_Exercise material_
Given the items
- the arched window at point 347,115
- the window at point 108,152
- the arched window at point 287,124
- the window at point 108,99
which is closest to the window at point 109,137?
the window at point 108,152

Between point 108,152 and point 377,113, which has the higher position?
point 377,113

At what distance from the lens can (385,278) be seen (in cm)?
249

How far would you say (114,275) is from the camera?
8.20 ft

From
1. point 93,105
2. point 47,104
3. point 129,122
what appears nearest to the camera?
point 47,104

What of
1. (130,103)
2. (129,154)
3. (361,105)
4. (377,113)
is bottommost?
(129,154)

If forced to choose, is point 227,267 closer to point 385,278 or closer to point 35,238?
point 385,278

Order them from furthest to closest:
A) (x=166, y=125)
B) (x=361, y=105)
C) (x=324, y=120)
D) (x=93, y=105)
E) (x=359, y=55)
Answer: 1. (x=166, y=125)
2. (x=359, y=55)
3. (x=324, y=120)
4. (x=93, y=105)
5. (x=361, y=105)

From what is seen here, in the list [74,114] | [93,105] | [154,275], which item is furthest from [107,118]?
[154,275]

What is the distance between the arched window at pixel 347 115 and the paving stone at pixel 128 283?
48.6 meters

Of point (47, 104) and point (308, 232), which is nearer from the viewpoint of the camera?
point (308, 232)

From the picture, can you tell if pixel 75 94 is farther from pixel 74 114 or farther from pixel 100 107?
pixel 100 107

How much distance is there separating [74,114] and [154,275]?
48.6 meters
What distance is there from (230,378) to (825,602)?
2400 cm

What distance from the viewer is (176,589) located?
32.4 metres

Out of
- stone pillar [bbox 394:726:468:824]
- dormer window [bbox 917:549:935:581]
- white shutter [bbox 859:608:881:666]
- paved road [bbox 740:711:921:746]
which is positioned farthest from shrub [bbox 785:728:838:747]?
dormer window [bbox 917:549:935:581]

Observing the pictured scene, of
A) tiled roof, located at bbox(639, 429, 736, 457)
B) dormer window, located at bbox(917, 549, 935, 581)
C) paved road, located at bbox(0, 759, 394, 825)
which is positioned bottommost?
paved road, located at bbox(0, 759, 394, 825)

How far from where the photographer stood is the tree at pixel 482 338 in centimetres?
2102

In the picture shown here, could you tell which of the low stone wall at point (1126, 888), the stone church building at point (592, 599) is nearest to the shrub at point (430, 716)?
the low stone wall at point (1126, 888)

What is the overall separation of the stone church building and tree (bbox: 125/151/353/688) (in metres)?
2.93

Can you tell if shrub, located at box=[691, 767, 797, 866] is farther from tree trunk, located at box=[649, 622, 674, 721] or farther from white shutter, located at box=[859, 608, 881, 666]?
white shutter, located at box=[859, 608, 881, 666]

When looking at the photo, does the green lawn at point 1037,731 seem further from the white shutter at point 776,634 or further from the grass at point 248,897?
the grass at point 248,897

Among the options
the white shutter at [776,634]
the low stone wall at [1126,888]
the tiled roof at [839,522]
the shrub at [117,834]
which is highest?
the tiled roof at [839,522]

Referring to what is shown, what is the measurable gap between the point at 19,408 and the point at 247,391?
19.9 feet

_Exercise objective_
Repeat every line of the material exactly as given.

_Task result_
Given the items
- the arched window at point 347,115
- the window at point 108,152
- the arched window at point 287,124
- the window at point 108,99
which is closest to the window at point 109,137?
the window at point 108,152

Between point 108,152 and point 377,113, which has the higher position?
point 377,113

At what distance from the lens can (385,278) be seen (in cm)?
249

How far would you say (114,275) is from the camera?
8.20 ft

From
1. point 93,105
2. point 47,104
3. point 129,122
what appears nearest to the camera?
point 47,104

What of
1. (130,103)
2. (129,154)
3. (361,105)
4. (377,113)
is bottommost?
(129,154)

If forced to choose, is point 227,267 closer to point 385,278 or closer to point 35,238?
point 385,278

Order them from furthest to closest:
A) (x=166, y=125)
B) (x=361, y=105)
C) (x=324, y=120)
D) (x=93, y=105)
E) (x=359, y=55)
Answer: 1. (x=166, y=125)
2. (x=359, y=55)
3. (x=324, y=120)
4. (x=93, y=105)
5. (x=361, y=105)

From what is seen here, in the list [74,114] | [93,105] | [154,275], which item is furthest from [107,118]?
[154,275]

What is the distance between the arched window at pixel 347 115 and the paving stone at pixel 128 283?
48.6 meters

Of point (47, 104) and point (308, 232), which is nearer from the viewpoint of the camera?
point (308, 232)

From the picture, can you tell if pixel 75 94 is farther from pixel 74 114 or farther from pixel 100 107?
pixel 100 107

How much distance is there separating [74,114] and [154,275]?
48.6 meters
What distance is there from (230,378) to (825,602)?
2400 cm

What distance from the viewer is (176,589) located?
32.4 metres

Out of
- stone pillar [bbox 394:726:468:824]
- dormer window [bbox 917:549:935:581]
- white shutter [bbox 859:608:881:666]
- paved road [bbox 740:711:921:746]
which is positioned farthest from shrub [bbox 785:728:838:747]?
dormer window [bbox 917:549:935:581]

Observing the pictured scene, of
A) tiled roof, located at bbox(639, 429, 736, 457)
B) dormer window, located at bbox(917, 549, 935, 581)
C) paved road, located at bbox(0, 759, 394, 825)
which is positioned bottommost?
paved road, located at bbox(0, 759, 394, 825)

How far from where the photographer stood is the tree at pixel 482 338 in centimetres?
2102

In the picture shown here, could you tell which of the low stone wall at point (1126, 888), the stone church building at point (592, 599) is nearest to the shrub at point (430, 716)?
the low stone wall at point (1126, 888)

What is the overall separation of the stone church building and tree (bbox: 125/151/353/688) (in metres)?
2.93

Can you tell if shrub, located at box=[691, 767, 797, 866] is farther from tree trunk, located at box=[649, 622, 674, 721] or farther from white shutter, located at box=[859, 608, 881, 666]?
white shutter, located at box=[859, 608, 881, 666]

When looking at the photo, does the green lawn at point 1037,731 seem further from the white shutter at point 776,634 or further from the grass at point 248,897?
the grass at point 248,897

Among the options
the white shutter at [776,634]
the low stone wall at [1126,888]
the tiled roof at [839,522]
the shrub at [117,834]
which is highest?
the tiled roof at [839,522]

Referring to what is shown, what is the measurable gap between the point at 19,408 and the point at 247,391?
19.9 feet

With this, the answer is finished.